New York – Per la quarta volta in meno di tre anni, i vertici del Los Angeles Times – uno dei giornali più prestigiosi degli Stati Uniti – vengono azzerati. Il direttore James O’Shea – che aveva lavorato al quotidiano cugino Chicago Tribune – se ne va, così come avevano già fatto un editore e due giornalisti che sedevano sulla sua stessa poltrona. Il motivo non è cambiato: resistere ai tagli voluti dall’azienda.
Le sventure della testata losangelina cominciano nel 2005, quando – dopo un primo giro di licenziamenti e la minaccia di altri –  il direttore John Carroll decide di andarsene. Quindi è la volta del suo sostituto, Dean Baquet, che abbandona  l’azienda assieme all’editore, Jeffrey Johnson.

Il Los Angeles Times e il Chicago Tribune fanno parte della Tribune Company, la società editrice ora in mano al re del mattone Samuel Zell. Il nuovo proprietario aveva dichiarato che avrebbe risolto i problemi delle testate con nuove entrate, non con un giro di tagli. Recentemente, però, il magnate del mercato immobiliare ha detto di lasciare libertà alle diverse aziende controllate. Di conseguenza, l’editore Hiller, che ha chiesto a O’Shea di lasciare il giornale, ha il “pieno appoggio” del re del mattone.

Hiller aveva ordinato al direttore di tagliare i costi della redazione per quattro milioni di dollari. L’editore aveva inoltre annunciato in novembre di aver intenzione di rimpicciolire la redazione entro la fine di quest’anno.

Il possibile successore di O’Shea potrebbe essere Russ Stanton, ex responsabile della sezione economica del Los Angeles Times che per dodici mesi si è occupato dell’innovazione della testata e in particolare del suo sito web.

“Sono in completo disaccordo con il modo in cui questa azienda alloca le risorse nelle redazioni, non solo qui ma anche in altri giornali”, ha scritto l’ex direttore in un memoriale al personale della testata, dove si difende la filosofia: “si guadagna di più offrendo di più”. O’Shea sostiene di aver convinto più persone a leggere il Los Angeles Times con una rinnovata versione domenicale e una maggiore copertura della moda.

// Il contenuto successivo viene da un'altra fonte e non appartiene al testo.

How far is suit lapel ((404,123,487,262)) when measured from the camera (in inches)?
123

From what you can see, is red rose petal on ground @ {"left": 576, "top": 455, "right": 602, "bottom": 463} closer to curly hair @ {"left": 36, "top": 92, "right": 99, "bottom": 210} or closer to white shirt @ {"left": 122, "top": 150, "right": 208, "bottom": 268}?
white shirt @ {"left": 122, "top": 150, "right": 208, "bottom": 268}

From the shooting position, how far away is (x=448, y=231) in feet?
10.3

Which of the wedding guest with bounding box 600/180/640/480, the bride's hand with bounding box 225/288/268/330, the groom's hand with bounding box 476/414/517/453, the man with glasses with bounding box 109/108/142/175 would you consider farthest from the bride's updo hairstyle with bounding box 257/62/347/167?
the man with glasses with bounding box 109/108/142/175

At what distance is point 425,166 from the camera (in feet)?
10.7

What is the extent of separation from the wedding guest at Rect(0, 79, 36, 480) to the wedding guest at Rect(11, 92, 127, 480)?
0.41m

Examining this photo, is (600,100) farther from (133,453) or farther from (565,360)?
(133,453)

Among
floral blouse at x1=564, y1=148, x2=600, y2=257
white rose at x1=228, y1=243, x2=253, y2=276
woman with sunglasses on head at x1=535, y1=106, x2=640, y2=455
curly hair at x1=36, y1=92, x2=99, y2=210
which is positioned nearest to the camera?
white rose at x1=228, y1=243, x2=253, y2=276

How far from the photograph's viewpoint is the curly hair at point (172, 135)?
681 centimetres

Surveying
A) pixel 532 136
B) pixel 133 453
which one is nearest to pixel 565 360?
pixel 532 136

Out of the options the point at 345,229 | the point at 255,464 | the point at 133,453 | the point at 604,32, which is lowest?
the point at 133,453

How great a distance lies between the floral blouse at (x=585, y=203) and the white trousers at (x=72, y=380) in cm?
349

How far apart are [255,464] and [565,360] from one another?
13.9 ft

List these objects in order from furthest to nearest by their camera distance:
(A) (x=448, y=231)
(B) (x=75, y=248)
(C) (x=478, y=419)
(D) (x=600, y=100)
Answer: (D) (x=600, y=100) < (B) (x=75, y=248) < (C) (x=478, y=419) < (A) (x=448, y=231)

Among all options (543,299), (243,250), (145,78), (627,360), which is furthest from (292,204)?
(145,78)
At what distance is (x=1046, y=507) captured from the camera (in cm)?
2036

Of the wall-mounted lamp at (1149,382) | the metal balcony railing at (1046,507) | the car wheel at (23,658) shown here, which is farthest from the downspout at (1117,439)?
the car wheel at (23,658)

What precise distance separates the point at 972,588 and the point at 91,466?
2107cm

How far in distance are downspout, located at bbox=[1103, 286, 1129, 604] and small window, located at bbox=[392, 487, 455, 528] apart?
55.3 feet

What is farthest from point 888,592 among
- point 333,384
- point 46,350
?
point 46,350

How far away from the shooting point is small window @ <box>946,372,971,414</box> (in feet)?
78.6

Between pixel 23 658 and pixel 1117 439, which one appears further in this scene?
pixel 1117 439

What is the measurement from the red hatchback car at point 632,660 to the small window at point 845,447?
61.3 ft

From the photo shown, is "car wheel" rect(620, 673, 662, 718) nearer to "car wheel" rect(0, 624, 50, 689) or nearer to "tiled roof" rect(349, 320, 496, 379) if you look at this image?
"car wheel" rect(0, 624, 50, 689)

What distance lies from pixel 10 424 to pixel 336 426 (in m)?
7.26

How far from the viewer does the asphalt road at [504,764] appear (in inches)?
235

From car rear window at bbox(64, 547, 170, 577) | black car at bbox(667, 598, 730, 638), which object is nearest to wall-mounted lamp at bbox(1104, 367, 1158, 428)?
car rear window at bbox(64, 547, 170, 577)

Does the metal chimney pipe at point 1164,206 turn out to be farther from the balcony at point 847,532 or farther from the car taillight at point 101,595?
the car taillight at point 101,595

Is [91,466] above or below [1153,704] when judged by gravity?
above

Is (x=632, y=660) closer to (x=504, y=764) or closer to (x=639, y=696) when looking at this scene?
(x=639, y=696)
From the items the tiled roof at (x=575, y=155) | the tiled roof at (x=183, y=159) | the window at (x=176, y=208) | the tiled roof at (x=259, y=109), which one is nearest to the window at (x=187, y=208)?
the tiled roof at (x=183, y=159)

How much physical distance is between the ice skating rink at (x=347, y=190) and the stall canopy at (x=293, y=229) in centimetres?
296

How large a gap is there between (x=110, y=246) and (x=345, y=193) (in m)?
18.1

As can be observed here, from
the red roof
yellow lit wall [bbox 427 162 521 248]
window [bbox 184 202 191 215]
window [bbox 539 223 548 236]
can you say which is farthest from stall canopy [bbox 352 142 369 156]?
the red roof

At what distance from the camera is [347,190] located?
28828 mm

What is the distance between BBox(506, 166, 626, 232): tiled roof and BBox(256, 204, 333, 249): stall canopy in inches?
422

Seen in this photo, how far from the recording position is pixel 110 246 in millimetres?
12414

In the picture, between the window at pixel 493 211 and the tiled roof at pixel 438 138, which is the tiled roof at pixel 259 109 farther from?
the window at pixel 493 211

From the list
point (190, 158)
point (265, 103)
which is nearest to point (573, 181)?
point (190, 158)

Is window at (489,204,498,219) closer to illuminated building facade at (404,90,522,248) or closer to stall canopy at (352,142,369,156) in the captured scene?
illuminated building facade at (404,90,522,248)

“Anche in tempi duri – scrive – la risposta di lungo periodo ai problemi dell’industria deve essere un investimento saggio, non una contrazione”. Secondo il direttore non bisogna decidere pensando soltanto all’economia, ma anche alla creatività e le risorse dei giornalisti. “Se devi prendere in considerazione la chiusura di uffici di corrispondenza all’estero e mettere meno risorse per alcune sezioni del giornale, con l’obiettivo di avere i soldi necessari a raccontare le Olimpiadi o la più memorabile campagna politica dei tempi moderni, beh, non c’è piano per il futuro, non si servono i nostri lettori. E’ semplicemente stupido. (…) La storia mi darà ragione”.

“Risolvere i problemi dell’industria spendendo di più? E’ una teoria interessante – ha ribattuto Hiller – ma non funziona”.